Sorry folks, I just can't ignore this one.
First off,
shinyam, you’re commenting about your own situation in someone else's thread, which in bulletin board world is inconsiderate. But ya did it anyway and you didn't even say sorry.
Second, you throw out "sue" quite flippantly, in the Ask the Doc section no less.
shinyam, if you are an adult, then you should understand the concepts of second opinions, weighing options, asking questions, making decisions based upon what you think is right in your situation, and then ultimately living with those results.
There is a HUGE difference between negligence on a physician’s part and you getting pissy over a tooth in 10yrs. Relapses happen. Physicians (hopefully) do the best they can, with the current tools and knowledge, and the unique medical situations they are presented with. BUT biology sometimes has a mind of its own. There is NO WAY a doctor can guarantee the results will last until your dieing day. Add the fact that you probably sighed something to this effect in your ortho's office before treatment. Read the paperwork.
If I have come across a bit harsh, it’s just that the way you threw out that comment came off as quite immature and ignorant.
/end of my hijack (again sorry)
=============================
Jodster, even though I am not in your situation, I found your question and the doc's answer quite educating. I hope things work out for the best.
dr.j, interesting answer. A bit eye crossing to get through the jargon, but I am more the wiser, AND you've expanded my vocabulary.
Last I recall, there is no literature that definitively proves taking vitamins in pill form does anything for us either, but heck, I take one daily anyway.
Finally, a question on your below statement:
They will relapse back to a vertical, more healthy position.
Do the tipped teeth relapse because of natural forces occuring in the mouth, the pressure of the retainer, or just due to the fact that it is not the "natural" position they should be in?
tipped teeth
Posted: Thu Nov 17, 2005 6:40 pm
by dr.j
Teeth tend to "want" to be positioned "upright". Meaning: the crown of a tooth (the enamel part) seeks to place itself over the root in the vertical plane.
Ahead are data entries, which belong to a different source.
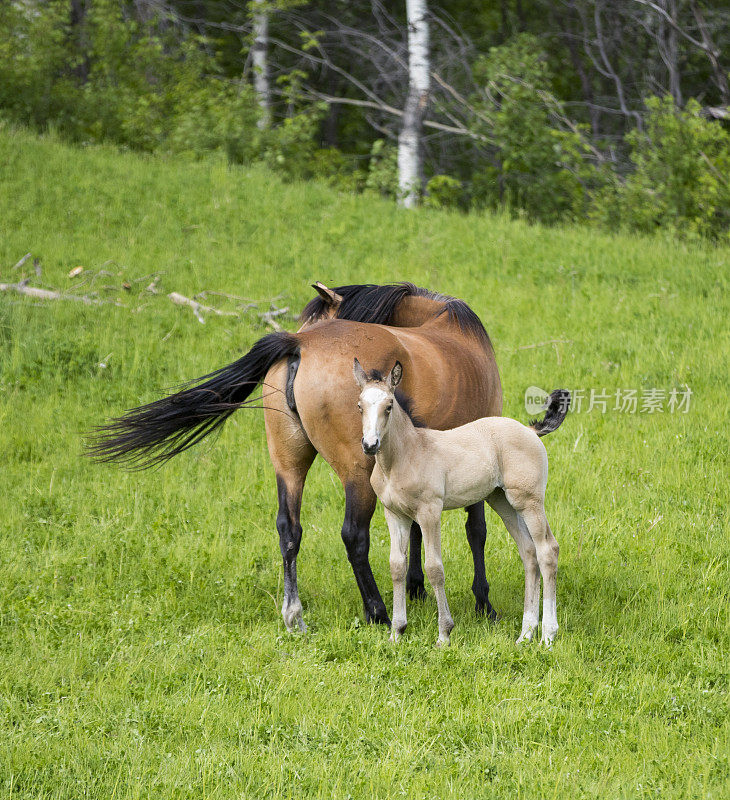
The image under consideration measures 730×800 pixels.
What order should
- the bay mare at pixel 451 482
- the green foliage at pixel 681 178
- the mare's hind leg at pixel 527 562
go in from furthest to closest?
the green foliage at pixel 681 178 → the mare's hind leg at pixel 527 562 → the bay mare at pixel 451 482

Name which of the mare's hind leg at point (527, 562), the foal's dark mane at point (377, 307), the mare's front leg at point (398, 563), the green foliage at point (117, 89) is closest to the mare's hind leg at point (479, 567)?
the mare's hind leg at point (527, 562)

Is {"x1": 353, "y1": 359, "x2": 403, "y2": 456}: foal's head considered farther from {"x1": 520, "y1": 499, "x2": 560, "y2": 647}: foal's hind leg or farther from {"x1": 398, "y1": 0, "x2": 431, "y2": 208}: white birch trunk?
{"x1": 398, "y1": 0, "x2": 431, "y2": 208}: white birch trunk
Here is an example on a patient I am treating:
He had an upper left lateral incisor in a crossbite behind his lower teeth. Well, with braces I "jumped" this tooth out of crossbite by having the archwire carry the tooth forward via the bracket: flaring if you will.
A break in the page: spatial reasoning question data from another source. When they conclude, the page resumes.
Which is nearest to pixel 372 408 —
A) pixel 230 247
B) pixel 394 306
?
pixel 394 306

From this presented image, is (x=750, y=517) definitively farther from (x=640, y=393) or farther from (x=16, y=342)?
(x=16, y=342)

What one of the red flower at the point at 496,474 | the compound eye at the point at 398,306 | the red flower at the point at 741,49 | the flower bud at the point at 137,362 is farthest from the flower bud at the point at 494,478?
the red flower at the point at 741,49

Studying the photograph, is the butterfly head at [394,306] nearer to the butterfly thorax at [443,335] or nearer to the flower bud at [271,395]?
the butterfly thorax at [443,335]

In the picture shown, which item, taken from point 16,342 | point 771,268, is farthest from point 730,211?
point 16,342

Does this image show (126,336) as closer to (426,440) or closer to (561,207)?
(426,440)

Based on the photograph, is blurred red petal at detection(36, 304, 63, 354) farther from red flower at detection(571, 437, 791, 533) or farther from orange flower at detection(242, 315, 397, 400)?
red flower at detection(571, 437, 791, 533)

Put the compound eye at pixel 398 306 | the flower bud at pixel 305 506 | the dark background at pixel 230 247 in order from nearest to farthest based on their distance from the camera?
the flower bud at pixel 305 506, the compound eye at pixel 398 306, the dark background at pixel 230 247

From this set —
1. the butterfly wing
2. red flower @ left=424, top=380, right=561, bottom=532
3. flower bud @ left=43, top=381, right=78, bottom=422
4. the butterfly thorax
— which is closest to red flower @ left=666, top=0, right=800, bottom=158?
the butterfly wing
Physics 101 says that if I have a force acting at a distance from the center of mass of an object i.e. the middle of the tooth root, the object/tooth will not move bodily but will tip. This is called a MOMENT. I created a tipping moment on the lateral. Well, now the root apex is still in the same place it started, it needs an incredible amount of root movement to come forward and join its buddies: the apices of the other normally positioned teeth in the arch. If I were to remove his braces now, the lateral incisor - seeking to be positioned normally in the vertical plane - would relapse 100% back to where it started. TEETH WANT TO BE UPRIGHT.
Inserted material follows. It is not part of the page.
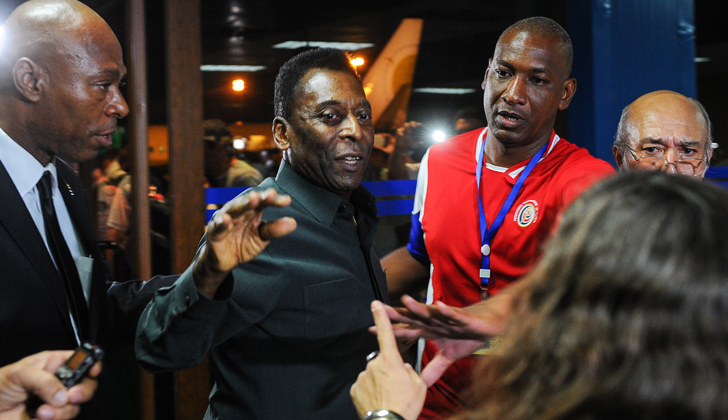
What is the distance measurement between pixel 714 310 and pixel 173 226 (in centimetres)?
275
Furthermore: if we flare molars to get them out of crossbite - and I'm not saying I don't do this ever - we are challenged to torque the roots of these teeth outward to make them upright. Tough task! Teeth in crossbite are often already flared in a mechanism called dental compensation. Also, bringing the roots of molars out over the crowns of the teeth may put them in contact witht the cortical bone plate which is a no no.
This is not to say that good orthodontists do not expand the arches orthodontically (wires and w-arches,etc.). I do. But my patient has been informed of the risks of relapse and their unending marriage to a retainer.
Many folks say that they are fine with wearing a retainer everyday forever. How many folks do you know lose a ton of weight on Atkins and say they will just diet forever - easier said than done! Indefinite retention is tough to accept and tough to enforce.
Great subject. We have a Divinci Code type contraversy here!